Skip the pictures and retype exactly the lines from the one holding "Гостиница JAZ in the City Stuttgart" through the end of the entries.

(Stored items from a collection)
== Segment start ==

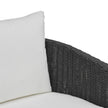 TOV Furniture Alexa Performance Fabric Outdoor Stool
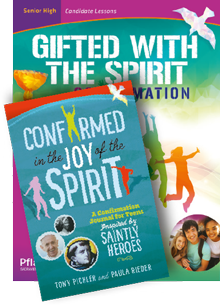 Gifted with the Spirit Confirmation Combo Pack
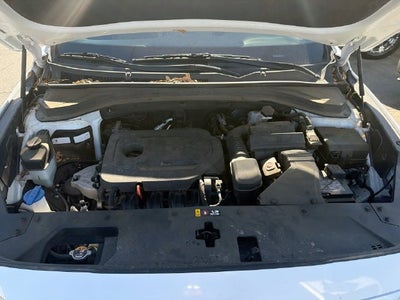 2020 Hyundai SANTA FE SE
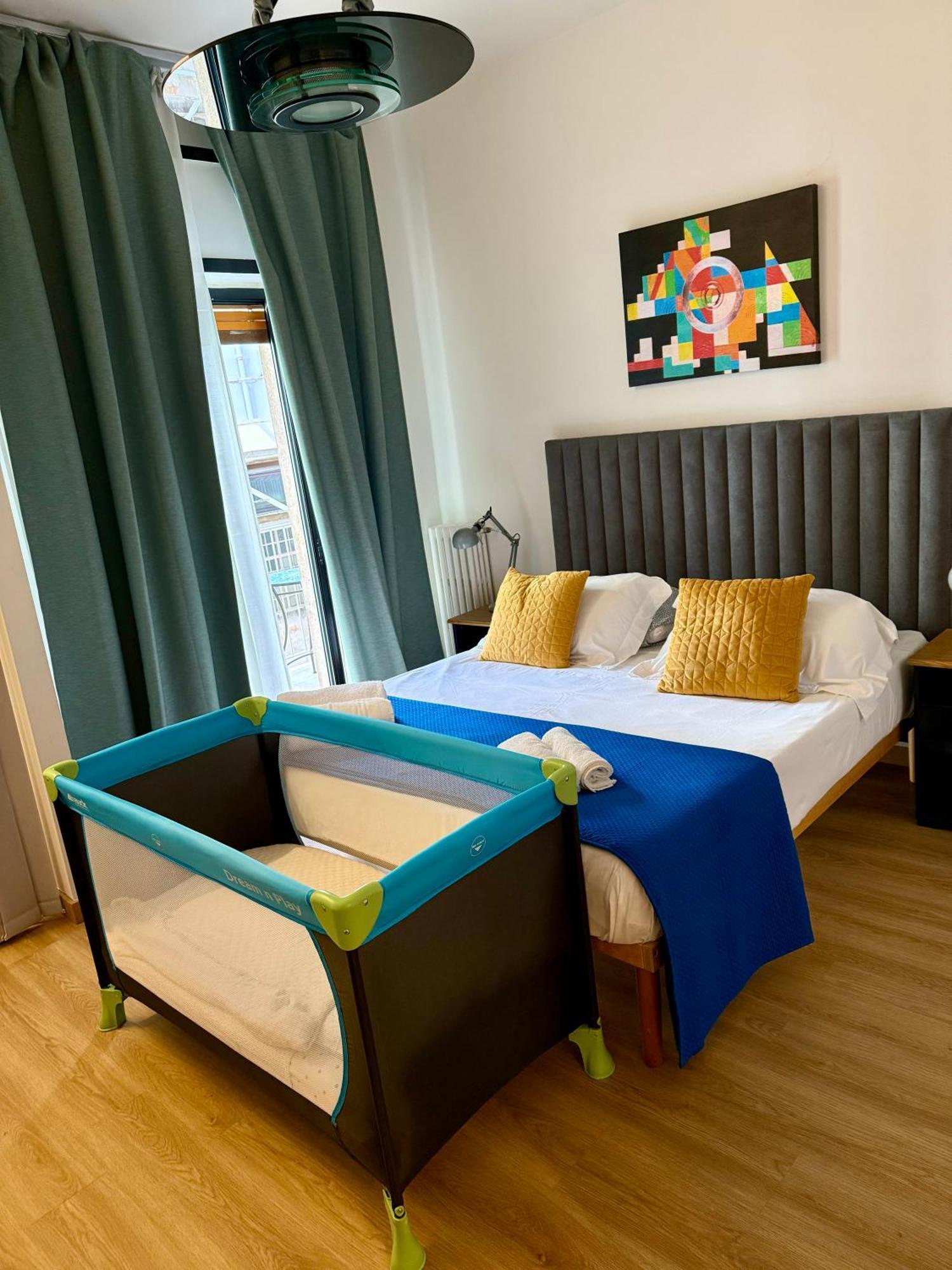 Hotel Via Prospero Petroni 9 - Bari Stazione - Exteriér fotografie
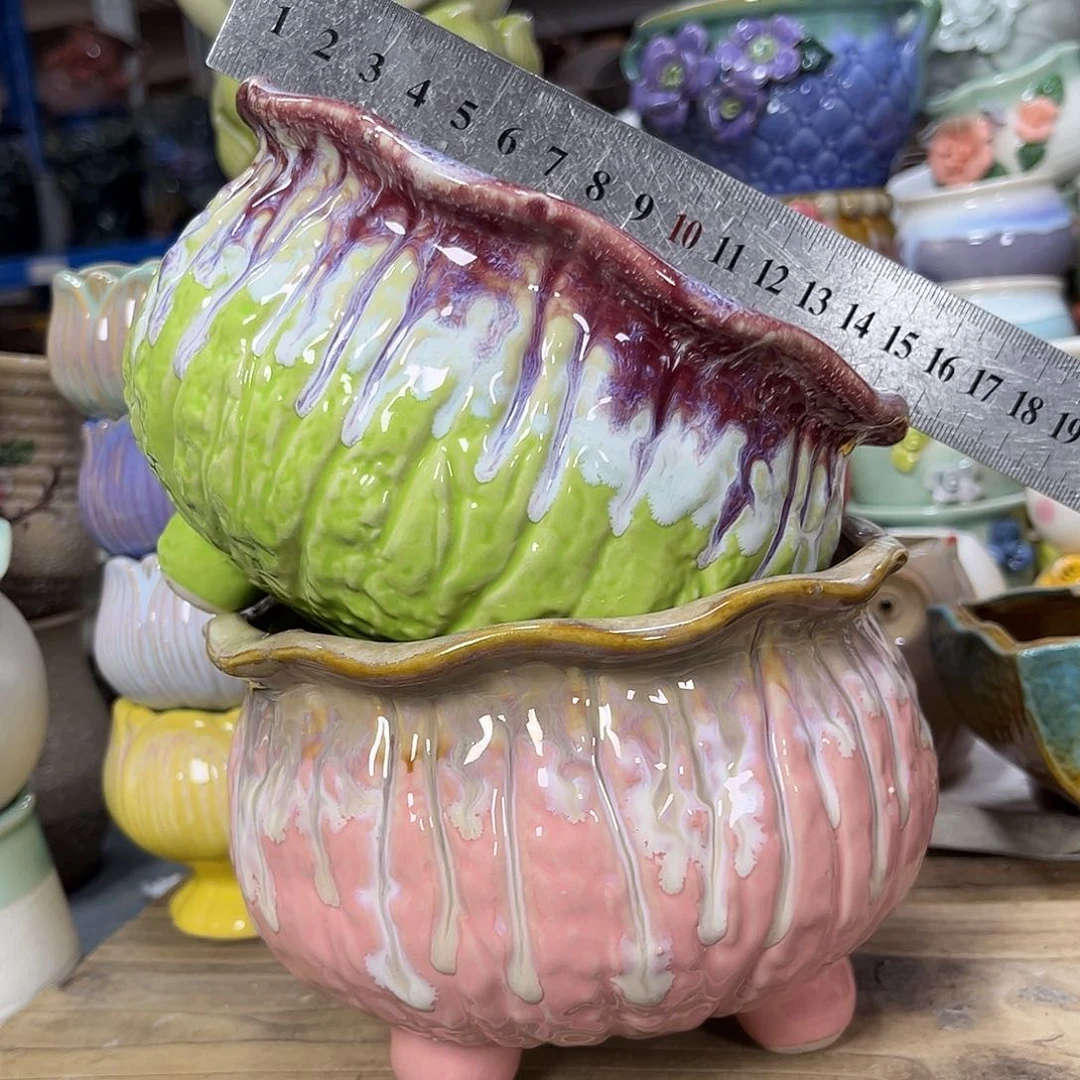 陶瓷陶瓷花盆特价上新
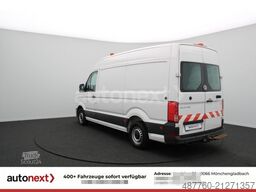 VOLKSWAGEN Crafter 35 TDI *WERKSTATT* AHK 3,0t+STANDHZG 755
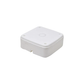 CCTV PVC Junction Box 4×4 Inch | Durable Weatherproof Surface-Mount Box for Camera Wiring & Connections | Indoor/Outdoor Use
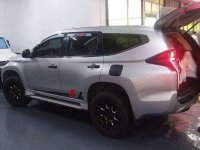 Mitsubishi montero 2017 for sale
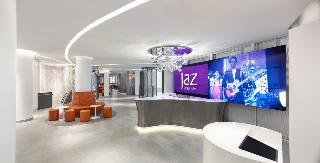 Гостиница JAZ in the City Stuttgart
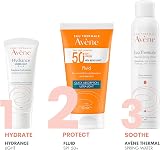 AVENE Very High Protection Fluid SPF50+ Ultra-Light Face Neck 50ml Sensitive view 7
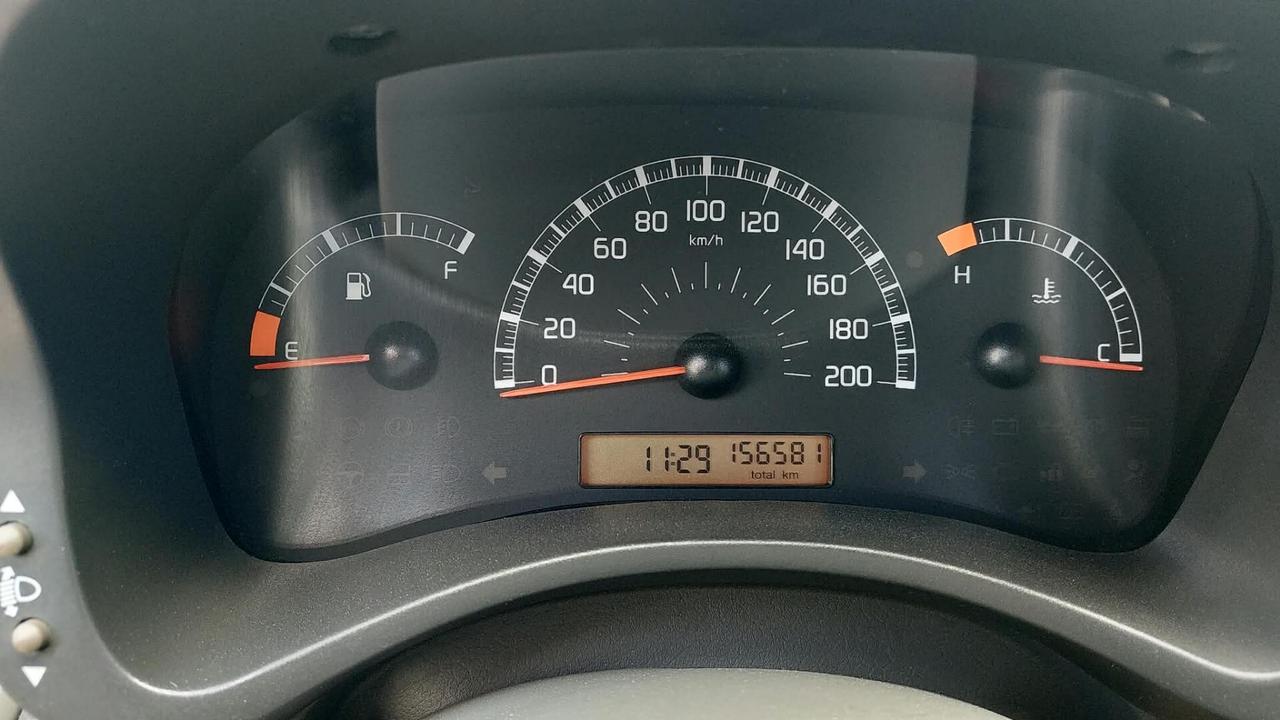 Fiat Panda 1.2 5p Natural Power NEOPATENTATI 60cv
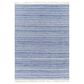 Surya Azalea 2" x 3" Blue and Ivory Area Rug, , large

== Segment end ==

▸ ANSWER BELOW
 Гостиница JAZ in the City Stuttgart
 AVENE Very High Protection Fluid SPF50+ Ultra-Light Face Neck 50ml Sensitive view 7
 Fiat Panda 1.2 5p Natural Power NEOPATENTATI 60cv
 Surya Azalea 2" x 3" Blue and Ivory Area Rug, , large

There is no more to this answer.